The conference is being held under the theme, “Get, Go, Grow” and will focus on the need for developing an urban agenda. African Americans, living largely in inner cities have been severely hit by the emerging recession. The need for public housing is near the top of the list according to Morial. In this regard, the Afro American Zenitha Prince reports that Morial said,

“We clearly need a new plan for public housing in this country. A lot of public housing has been torn down; many, many units have not been rebuilt,” Morial said. “One of the underlying reasons for the sub prime crisis is that people bought houses that were more expensive than they could afford and the reason is that there were no other alternatives. So, we have to focus on the affordability of housing and [the Department of Housing and Urban Development] needs to lead the way.”

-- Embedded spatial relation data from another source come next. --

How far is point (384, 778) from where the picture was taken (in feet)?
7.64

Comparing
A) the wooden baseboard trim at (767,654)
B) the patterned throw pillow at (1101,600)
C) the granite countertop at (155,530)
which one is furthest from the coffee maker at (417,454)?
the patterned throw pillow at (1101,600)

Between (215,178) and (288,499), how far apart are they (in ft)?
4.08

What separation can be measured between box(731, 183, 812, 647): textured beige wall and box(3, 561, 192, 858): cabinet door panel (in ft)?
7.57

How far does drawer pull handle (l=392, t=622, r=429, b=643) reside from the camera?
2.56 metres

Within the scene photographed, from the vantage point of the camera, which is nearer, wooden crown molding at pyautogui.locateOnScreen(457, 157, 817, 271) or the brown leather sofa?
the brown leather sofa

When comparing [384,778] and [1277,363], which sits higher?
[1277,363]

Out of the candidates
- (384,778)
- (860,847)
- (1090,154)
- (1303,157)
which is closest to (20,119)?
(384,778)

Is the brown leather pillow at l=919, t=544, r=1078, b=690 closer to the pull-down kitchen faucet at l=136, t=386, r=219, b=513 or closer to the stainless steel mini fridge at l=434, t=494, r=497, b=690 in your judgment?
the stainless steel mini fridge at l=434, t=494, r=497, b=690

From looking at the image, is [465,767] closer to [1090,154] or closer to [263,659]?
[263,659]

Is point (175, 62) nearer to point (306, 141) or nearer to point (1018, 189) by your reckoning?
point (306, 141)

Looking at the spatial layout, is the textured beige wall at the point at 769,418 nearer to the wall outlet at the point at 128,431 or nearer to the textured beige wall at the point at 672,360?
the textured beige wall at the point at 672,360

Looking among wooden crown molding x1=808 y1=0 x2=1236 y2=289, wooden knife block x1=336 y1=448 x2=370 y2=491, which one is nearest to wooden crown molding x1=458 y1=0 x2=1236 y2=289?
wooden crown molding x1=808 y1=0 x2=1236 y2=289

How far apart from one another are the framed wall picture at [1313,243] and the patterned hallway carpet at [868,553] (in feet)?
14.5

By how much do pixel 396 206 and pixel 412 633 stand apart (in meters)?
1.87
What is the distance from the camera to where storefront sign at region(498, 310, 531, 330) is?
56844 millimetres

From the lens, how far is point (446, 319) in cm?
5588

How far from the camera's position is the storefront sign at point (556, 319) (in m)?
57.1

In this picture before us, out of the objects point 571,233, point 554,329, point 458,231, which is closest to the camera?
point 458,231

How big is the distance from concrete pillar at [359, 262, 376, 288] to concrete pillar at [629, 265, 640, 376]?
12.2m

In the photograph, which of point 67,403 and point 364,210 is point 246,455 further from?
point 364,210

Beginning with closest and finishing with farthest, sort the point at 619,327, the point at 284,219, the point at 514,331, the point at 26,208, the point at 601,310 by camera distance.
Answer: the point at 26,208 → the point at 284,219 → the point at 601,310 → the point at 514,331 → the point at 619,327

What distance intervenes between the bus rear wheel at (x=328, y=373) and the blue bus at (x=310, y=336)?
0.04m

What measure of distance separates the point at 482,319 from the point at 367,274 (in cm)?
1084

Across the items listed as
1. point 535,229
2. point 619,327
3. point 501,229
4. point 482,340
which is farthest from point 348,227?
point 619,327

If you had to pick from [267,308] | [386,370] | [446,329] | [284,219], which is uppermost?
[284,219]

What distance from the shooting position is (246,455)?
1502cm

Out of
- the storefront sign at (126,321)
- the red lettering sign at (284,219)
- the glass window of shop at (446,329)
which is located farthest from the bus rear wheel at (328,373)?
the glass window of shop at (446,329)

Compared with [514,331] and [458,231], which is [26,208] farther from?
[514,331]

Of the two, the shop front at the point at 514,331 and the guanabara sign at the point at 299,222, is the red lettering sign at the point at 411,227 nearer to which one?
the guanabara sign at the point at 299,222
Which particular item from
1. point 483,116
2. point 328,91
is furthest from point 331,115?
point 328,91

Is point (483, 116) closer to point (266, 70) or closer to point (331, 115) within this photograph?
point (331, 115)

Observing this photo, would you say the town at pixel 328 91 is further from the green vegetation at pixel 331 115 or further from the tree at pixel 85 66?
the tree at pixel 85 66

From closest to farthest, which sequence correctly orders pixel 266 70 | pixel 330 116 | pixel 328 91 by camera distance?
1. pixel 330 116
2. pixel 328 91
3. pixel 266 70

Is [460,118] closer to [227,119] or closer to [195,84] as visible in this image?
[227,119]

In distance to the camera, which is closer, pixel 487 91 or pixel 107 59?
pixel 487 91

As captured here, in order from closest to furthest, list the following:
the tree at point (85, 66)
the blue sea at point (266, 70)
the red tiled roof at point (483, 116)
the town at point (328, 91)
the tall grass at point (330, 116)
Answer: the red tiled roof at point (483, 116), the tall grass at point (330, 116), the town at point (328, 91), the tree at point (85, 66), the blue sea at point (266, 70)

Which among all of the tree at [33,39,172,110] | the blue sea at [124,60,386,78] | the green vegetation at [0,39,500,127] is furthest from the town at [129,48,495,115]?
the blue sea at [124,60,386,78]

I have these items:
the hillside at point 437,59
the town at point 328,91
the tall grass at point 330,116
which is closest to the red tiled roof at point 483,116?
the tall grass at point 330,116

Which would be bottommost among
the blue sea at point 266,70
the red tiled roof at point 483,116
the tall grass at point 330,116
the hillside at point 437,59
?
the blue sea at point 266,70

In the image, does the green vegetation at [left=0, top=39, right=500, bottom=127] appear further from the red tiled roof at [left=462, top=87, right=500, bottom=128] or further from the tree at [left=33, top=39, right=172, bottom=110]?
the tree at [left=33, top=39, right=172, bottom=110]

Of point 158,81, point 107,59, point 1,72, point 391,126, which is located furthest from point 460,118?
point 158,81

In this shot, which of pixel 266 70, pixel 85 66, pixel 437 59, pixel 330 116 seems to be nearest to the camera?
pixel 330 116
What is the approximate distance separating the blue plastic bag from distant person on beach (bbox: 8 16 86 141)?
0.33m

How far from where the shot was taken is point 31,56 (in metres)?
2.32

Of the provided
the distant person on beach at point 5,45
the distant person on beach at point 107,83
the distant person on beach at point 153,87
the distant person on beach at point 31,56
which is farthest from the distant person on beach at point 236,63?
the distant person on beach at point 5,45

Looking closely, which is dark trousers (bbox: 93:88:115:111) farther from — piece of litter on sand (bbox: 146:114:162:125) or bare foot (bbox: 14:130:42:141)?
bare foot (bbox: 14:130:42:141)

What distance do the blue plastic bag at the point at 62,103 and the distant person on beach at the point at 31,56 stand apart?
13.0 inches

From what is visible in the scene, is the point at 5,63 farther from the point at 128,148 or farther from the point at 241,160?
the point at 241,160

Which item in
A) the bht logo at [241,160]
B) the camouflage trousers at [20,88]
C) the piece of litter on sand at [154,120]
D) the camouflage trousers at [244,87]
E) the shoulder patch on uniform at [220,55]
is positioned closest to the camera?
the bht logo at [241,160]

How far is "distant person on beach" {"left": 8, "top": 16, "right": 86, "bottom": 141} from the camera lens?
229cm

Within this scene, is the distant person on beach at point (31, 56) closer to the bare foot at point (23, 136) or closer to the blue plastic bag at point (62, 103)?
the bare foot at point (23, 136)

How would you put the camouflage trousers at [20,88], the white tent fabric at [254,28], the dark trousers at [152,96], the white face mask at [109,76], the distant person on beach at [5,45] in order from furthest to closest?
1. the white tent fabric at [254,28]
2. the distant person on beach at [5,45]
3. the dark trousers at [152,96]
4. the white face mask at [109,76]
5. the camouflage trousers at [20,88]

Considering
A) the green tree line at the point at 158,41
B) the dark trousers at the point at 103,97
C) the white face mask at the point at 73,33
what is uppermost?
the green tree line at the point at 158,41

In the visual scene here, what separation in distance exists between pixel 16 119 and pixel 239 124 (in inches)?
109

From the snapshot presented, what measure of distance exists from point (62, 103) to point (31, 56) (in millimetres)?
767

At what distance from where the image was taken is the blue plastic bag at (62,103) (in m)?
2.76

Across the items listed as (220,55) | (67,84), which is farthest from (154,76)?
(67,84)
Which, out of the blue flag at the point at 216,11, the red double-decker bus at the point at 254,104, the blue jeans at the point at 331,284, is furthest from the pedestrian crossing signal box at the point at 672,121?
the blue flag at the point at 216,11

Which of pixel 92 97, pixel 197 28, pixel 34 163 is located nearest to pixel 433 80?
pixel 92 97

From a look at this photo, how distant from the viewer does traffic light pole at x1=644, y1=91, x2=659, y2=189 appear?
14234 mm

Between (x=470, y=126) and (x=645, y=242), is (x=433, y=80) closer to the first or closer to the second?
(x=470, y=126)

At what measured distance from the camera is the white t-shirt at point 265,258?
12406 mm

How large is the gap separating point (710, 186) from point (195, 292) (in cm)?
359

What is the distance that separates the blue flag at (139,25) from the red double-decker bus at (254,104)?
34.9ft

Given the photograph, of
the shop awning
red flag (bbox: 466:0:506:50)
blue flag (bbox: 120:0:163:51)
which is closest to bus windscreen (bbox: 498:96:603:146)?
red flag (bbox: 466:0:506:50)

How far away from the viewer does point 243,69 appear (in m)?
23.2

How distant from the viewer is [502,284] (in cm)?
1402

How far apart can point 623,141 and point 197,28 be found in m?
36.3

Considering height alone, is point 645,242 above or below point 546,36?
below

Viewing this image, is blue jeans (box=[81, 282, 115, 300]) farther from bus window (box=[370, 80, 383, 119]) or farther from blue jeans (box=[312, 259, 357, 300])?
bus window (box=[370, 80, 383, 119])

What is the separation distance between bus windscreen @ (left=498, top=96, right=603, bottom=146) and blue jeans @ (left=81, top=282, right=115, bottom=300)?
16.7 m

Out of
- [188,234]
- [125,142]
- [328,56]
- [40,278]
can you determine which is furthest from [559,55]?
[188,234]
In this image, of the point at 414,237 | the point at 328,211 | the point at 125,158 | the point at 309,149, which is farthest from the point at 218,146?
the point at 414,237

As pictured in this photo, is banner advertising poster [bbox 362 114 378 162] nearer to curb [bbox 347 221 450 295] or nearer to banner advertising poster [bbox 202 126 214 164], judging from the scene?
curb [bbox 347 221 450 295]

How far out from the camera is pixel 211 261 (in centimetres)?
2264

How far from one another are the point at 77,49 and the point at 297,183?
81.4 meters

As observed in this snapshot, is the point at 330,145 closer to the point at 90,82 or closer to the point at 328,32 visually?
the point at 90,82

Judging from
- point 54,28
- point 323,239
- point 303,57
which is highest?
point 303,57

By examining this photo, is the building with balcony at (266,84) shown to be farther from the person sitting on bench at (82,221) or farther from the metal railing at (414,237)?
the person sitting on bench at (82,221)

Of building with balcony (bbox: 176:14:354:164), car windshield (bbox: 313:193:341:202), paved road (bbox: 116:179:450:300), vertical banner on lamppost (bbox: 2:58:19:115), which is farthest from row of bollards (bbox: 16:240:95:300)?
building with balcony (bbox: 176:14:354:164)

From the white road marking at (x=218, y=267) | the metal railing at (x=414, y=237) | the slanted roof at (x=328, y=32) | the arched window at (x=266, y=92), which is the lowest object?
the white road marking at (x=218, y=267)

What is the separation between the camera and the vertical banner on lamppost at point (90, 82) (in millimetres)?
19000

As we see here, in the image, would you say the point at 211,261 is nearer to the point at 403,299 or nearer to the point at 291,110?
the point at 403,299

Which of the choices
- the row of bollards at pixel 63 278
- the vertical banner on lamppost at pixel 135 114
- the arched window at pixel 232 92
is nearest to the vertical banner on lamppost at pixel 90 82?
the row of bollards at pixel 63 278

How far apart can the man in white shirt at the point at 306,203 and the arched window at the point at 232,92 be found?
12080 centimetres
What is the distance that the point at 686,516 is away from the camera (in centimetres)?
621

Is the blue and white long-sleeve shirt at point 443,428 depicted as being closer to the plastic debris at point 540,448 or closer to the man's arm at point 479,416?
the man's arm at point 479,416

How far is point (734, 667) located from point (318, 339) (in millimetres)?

Enforcement of civil rights is another big issue for the Urban League leader “Civil rights enforcement Jena – was a perfect example of that – we need a commitment from the Justice Department under the new president to enforce civil rights laws,” said the NUL president, writes the Afro American.

The conference will also highlight the plight of Black women who were the focus of the Urban League’s 2008 State of Black America Report and who have been particularly effected by the sub-prime housing crisis.

Both John McCain and Barack Obama are expected to address the gathering, with the Republican speaking on Friday, followed by the Democratic presumptive the next day. McCain who has recently gone extremely negative on Obama, backtracked on supporting affirmative action last week under right-wing preassure and is likely to face tough questioning from the audience.

Andrew Young and others are expected to address the gathering.